[PROBLEM STATEMENT]
Convert the material below into a JSON array of strings, one string per line, omitting blank lines.

[INPUT DATA]
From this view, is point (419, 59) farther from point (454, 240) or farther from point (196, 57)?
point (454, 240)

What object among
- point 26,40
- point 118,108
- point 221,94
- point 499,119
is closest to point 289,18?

[EXPECTED OUTPUT]
[
  "From this view, is point (419, 59) farther from point (454, 240) or farther from point (196, 57)?",
  "point (454, 240)",
  "What object among",
  "- point 26,40",
  "- point 118,108",
  "- point 221,94",
  "- point 499,119",
  "is closest to point 289,18?"
]